Os dias foram passando até rapidamente, chegou a sexta feira. Saí da reunião da cúpula e entrei no carro com Carlos em direção a minha casa.
– É hoje que vocês irão conversar? – Ele perguntou enquanto estávamos parados no trânsito.
– Sim, estou sem um pingo de ânimo. Não queria sair de casa.
– Bom, se Maomé não vai a montanha… A montanha vai até Maomé.
– Como?
– Nunca ouviu esse ditado, princesa?
– Sim, mas como ela entrará no palácio com o rei dentro dele? Sabe que ele controla tudo.

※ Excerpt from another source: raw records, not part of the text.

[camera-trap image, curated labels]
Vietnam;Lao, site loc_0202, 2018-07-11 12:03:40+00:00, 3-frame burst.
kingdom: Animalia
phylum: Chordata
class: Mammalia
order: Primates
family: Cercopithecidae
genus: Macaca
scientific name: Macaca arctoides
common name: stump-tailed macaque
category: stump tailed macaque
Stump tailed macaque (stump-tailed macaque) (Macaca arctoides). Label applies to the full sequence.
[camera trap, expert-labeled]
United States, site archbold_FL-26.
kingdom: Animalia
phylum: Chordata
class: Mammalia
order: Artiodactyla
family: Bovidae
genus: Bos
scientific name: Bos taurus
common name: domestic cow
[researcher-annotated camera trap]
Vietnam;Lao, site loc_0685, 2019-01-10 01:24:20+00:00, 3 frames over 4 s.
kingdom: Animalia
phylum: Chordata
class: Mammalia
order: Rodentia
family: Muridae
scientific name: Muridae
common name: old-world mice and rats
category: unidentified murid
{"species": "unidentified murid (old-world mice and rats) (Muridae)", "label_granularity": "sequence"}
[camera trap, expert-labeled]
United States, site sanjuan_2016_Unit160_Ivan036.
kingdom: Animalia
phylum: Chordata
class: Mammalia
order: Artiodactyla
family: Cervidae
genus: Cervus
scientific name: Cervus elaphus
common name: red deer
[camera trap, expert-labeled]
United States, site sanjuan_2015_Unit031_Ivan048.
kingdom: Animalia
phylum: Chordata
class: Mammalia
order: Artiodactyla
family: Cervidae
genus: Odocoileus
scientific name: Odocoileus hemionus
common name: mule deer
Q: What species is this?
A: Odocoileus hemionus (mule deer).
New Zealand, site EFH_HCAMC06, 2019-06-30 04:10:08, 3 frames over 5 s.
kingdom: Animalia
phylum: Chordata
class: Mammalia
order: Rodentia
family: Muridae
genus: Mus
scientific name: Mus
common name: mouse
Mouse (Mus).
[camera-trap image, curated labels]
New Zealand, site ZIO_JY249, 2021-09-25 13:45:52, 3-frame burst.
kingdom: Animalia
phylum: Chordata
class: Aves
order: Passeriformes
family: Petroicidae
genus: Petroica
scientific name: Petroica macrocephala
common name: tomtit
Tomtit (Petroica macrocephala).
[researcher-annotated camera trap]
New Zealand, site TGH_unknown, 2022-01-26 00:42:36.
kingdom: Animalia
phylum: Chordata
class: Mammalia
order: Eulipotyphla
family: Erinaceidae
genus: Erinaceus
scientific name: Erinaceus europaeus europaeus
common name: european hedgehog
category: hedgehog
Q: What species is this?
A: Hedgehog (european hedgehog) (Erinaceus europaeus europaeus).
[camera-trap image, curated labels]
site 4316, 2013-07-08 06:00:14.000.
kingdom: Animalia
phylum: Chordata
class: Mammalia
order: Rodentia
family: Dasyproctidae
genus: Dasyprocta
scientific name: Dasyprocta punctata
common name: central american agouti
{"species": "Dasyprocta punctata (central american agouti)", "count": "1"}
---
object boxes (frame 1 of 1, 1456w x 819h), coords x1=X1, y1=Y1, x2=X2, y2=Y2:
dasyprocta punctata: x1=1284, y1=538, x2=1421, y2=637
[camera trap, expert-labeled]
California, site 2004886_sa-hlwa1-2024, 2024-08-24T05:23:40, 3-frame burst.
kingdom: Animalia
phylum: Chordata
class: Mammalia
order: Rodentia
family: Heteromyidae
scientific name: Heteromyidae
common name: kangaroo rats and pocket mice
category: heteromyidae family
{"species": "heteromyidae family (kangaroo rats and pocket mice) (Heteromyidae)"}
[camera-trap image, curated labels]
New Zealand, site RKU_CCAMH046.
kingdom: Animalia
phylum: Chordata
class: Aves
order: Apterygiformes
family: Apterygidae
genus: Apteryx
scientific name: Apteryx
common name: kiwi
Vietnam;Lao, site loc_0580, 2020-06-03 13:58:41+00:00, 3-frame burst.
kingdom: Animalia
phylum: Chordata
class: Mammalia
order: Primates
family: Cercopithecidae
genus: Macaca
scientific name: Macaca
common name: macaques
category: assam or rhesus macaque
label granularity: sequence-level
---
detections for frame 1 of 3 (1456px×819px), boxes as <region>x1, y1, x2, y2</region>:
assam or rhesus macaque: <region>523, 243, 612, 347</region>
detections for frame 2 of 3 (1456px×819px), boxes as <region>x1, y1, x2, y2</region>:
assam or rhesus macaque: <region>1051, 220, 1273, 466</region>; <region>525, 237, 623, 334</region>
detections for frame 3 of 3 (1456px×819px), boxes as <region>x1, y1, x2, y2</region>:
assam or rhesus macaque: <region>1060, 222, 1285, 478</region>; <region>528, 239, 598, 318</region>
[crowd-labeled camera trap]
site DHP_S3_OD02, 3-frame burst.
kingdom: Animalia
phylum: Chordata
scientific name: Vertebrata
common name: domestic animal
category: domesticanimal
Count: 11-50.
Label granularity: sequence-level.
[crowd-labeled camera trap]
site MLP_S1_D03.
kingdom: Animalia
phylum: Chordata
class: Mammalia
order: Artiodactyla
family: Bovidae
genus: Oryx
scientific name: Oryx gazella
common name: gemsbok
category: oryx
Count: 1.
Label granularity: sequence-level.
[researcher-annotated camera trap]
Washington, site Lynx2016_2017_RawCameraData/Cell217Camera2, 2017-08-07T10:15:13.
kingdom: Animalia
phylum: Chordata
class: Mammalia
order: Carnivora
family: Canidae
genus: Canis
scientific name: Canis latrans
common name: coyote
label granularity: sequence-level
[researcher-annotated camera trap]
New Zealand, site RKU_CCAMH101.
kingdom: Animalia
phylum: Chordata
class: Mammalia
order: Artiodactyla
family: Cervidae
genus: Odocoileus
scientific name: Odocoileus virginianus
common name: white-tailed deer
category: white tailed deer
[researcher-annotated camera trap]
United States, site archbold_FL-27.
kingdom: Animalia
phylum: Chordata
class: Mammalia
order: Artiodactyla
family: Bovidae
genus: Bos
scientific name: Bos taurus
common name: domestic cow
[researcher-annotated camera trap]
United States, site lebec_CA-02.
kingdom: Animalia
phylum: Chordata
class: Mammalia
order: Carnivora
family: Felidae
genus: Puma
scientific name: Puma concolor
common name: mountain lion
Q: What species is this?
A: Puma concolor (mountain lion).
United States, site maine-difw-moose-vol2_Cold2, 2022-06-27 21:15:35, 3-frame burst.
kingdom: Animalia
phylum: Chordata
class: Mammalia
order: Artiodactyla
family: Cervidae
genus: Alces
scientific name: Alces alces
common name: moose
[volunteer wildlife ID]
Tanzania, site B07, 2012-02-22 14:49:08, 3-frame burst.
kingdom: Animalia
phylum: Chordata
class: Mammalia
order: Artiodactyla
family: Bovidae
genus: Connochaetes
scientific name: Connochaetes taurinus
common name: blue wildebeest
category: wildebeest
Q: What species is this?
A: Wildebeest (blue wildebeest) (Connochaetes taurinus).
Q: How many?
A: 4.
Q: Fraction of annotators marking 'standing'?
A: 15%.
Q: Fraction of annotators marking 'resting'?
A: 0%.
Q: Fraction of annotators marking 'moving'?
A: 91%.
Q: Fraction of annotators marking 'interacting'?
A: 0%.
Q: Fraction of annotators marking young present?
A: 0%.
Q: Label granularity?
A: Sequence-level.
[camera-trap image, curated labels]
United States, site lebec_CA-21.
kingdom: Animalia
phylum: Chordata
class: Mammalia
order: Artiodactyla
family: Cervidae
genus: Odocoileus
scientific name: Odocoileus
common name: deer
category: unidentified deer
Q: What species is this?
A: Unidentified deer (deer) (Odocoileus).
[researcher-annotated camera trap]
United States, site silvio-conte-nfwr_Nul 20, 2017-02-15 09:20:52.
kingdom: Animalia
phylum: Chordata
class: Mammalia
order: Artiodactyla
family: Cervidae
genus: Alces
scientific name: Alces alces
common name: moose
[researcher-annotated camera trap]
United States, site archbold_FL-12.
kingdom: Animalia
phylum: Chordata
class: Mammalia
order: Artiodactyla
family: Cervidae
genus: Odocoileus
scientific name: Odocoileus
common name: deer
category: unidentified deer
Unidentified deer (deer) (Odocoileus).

– Sim, mas tem como… Conheço o palácio como a palma da minha mão. Nasci, cresci e vivo lá dentro. Minha mãe me ensinou cada passagem.
– Saudades da dona Zilá.
– Saudades dela também, que Deus a tenha em bom lugar.
– Sim, ela está em bom lugar, amigo.
– Me dá permissão de fazer com que ela entre, levo ela até seu quarto.
– Está bem, agente de missão impossível.
– Ótimo, pode deixar, falarei com ela. Só aguarde e esteja mais animada. É horrível te ver assim.
– Vou tentar.
Recebi uma mensagem de Carlos.
“ Princesa, deixe a porta destrancada do seu quarto. Já estamos dentro do palácio.”
Abri a porta calmamente. E fiquei mexendo no celular, até que ela entrou do nada.